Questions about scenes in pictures
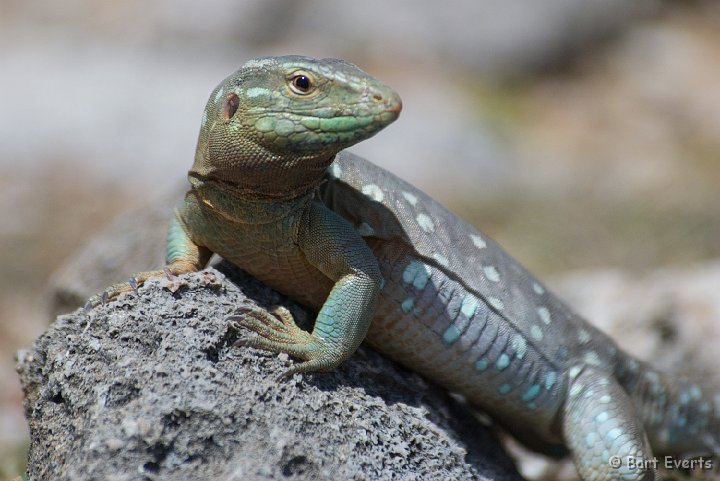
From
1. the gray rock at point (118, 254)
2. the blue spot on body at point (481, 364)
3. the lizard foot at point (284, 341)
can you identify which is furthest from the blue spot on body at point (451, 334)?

* **Problem statement**
Copy out the material above word for word, but leave out any pictures.

* **Written answer**
From
1. the gray rock at point (118, 254)
2. the blue spot on body at point (481, 364)
3. the lizard foot at point (284, 341)
can you identify which is furthest from the blue spot on body at point (451, 334)?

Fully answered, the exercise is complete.